Stored dataset listing:
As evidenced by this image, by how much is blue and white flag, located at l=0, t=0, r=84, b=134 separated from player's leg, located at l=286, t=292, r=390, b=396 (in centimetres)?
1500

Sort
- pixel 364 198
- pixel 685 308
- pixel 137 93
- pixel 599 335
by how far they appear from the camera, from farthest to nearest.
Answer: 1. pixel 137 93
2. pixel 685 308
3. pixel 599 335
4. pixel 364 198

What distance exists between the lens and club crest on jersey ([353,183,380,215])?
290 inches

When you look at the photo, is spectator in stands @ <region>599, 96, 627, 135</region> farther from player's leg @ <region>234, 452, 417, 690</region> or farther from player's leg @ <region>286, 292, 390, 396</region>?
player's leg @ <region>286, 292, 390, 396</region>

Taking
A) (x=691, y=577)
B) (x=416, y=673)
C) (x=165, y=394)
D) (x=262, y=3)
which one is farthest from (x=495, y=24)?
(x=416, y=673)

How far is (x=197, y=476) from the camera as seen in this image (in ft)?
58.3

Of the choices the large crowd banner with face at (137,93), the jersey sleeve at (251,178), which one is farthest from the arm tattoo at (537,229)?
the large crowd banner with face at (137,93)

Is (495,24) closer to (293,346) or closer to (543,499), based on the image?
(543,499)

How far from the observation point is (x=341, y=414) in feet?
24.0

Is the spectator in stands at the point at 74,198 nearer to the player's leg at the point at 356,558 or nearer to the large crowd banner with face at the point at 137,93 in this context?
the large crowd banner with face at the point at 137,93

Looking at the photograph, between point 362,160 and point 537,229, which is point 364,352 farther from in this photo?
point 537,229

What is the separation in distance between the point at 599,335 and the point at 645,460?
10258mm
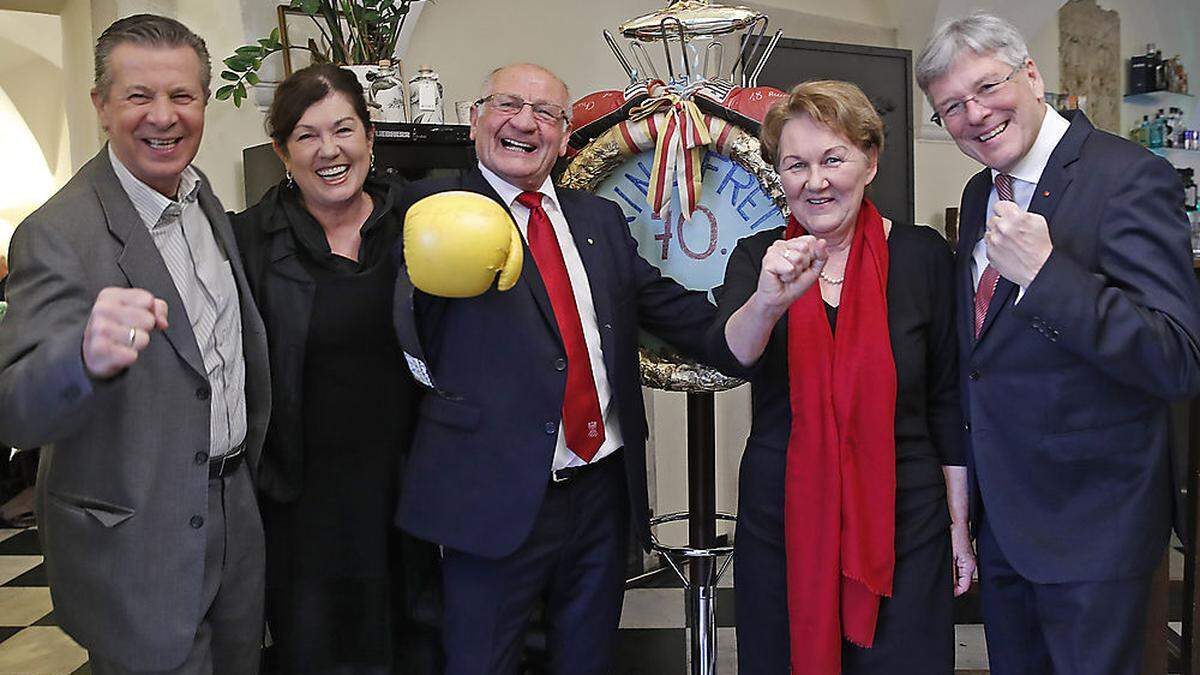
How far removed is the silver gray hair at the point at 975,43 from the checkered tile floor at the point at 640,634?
1.82 m

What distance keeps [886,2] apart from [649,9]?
1451 millimetres

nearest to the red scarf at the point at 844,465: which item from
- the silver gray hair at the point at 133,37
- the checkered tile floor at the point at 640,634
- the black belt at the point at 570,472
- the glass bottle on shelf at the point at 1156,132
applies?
the black belt at the point at 570,472

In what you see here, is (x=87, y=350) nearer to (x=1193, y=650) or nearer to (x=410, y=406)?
(x=410, y=406)

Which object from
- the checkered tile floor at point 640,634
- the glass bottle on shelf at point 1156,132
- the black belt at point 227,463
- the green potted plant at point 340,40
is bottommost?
the checkered tile floor at point 640,634

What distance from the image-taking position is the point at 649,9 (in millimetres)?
4074

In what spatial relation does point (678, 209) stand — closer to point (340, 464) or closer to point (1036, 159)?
point (1036, 159)

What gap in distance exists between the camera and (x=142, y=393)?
1.56m

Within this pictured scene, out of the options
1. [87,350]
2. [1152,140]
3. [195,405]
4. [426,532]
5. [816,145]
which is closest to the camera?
[87,350]

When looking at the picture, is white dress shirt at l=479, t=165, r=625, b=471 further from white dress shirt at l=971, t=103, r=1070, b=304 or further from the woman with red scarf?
white dress shirt at l=971, t=103, r=1070, b=304

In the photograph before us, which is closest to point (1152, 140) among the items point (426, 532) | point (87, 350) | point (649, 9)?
point (649, 9)

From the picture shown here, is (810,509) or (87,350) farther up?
(87,350)

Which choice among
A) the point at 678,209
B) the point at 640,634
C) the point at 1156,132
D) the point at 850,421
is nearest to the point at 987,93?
the point at 850,421

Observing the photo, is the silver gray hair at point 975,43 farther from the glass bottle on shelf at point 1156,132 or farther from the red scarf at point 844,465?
the glass bottle on shelf at point 1156,132

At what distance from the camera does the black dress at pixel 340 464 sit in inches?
73.4
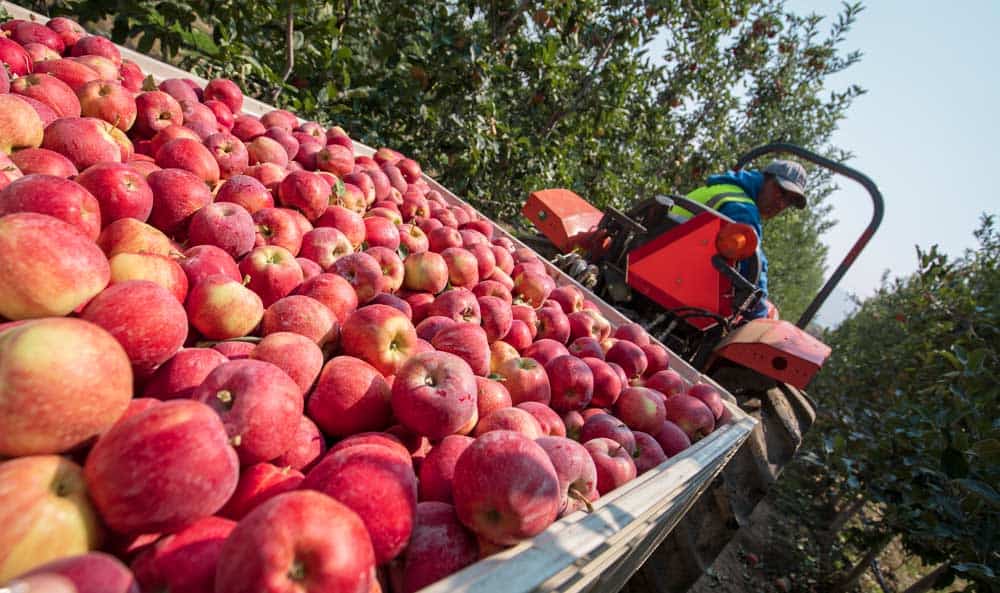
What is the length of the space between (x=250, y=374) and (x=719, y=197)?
5.23 metres

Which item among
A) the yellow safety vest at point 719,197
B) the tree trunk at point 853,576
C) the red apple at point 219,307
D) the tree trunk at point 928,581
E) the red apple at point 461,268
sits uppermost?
the yellow safety vest at point 719,197

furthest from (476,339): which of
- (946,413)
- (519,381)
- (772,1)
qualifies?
(772,1)

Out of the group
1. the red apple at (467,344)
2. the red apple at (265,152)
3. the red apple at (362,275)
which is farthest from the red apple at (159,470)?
the red apple at (265,152)

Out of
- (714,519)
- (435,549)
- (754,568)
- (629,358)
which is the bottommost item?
(754,568)

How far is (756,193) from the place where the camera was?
18.2 ft

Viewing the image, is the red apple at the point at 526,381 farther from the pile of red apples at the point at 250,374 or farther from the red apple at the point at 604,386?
the red apple at the point at 604,386

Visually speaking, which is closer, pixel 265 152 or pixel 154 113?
pixel 154 113

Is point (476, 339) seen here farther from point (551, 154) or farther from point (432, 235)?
point (551, 154)

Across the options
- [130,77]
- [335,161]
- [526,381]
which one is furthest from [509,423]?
[130,77]

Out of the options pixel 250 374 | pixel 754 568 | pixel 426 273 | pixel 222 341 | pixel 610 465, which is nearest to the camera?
pixel 250 374

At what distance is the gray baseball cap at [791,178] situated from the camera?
203 inches

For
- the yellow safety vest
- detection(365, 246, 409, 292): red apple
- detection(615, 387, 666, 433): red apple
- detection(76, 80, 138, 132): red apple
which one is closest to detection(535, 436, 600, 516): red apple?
detection(615, 387, 666, 433): red apple

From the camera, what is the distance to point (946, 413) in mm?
2896

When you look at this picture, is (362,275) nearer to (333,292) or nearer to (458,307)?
(333,292)
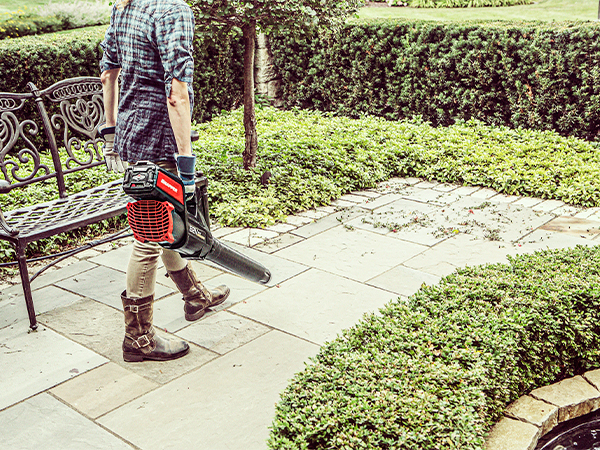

Written request: Which lines in the listing above contain the word "tile"? Identify each of them and copy it out in full.

The output:
How far removed is the silver gray hair at the point at 975,43 from the checkered tile floor at the point at 640,634?
- the checkered tile floor at the point at 640,634
- the checkered tile floor at point 640,634
the checkered tile floor at point 640,634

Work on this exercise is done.